Cristina Córdova's sculptures do not share this self-revelatory trait. As she continues to puzzle out universal truths about the human journey, her work takes on more mythic qualities. Córdova's realities are invisible but are richly indicated by the many symbols and signifying objects and animals that accompany her wonderfully modeled figures. The newest work here is Correria, 2008. In the multipart wall-mounted piece, four figures straitjacketed by their cloaks, hands emerging where feet should be-hover among an array of spheres the size of their heads. Are these Fates directing the solar system? Humans traveling in our prescribed orbits? The work is enigmatic: we are forced to ponder it.

Not so Anne Lemanski's carefully crafted paper-covered figures of animals, their pieced "hides" stitched together with artificial sinew. We can easily appreciate the sleek shapes and precise construction, but this topical work depends upon our knowing relevant facts if we are to understand its import, or to see it as part of Lemanski's broader exploration of relations between humans and animals in the shared physical world. The piece requiring the least
reference to wall text is the mirrored piece Rattus Mannus, 2008: one looks at it and sees oneself.

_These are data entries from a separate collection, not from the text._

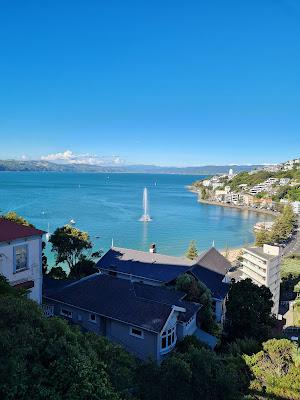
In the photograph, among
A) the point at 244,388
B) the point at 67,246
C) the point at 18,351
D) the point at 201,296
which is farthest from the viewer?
the point at 67,246

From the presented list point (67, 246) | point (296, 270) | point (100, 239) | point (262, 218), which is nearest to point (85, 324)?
point (67, 246)

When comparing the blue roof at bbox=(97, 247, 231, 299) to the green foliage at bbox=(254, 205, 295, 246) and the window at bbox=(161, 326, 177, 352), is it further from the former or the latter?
the green foliage at bbox=(254, 205, 295, 246)

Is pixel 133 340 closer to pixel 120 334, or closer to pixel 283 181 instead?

No information is necessary to understand the formal beauties of Devin Burgess's (b. 1979) glass works, all 2008. These groups of similarly shaped hand-blown and surface-treated objects-funnels that don't drain, vases with no mouths, diaphanous bottles with impossibly tiny short necks offset from center-are purely aesthetic and laugh gently at the idea
of functionality. The seven-piece group of billowing white bottles comprising Asymmetries is as exquisitely arranged as a Whistler. The more robust piece, Les Poulets sans Têtes, is more exciting if not quite as refined, its colors gleaming out surprisingly from a bark-like covering where the artist has exposed the various layers by carving the outer glass away. The multiple materials have been put through processes both traditional and innovative.

Burgess and the show's other five artists share that willingness to add new techniques or materials to the repertoires of their craft, while maintaining the highest standards of execution. The results clearly place them in the firmament of North Carolina's myriad fine craftspeople.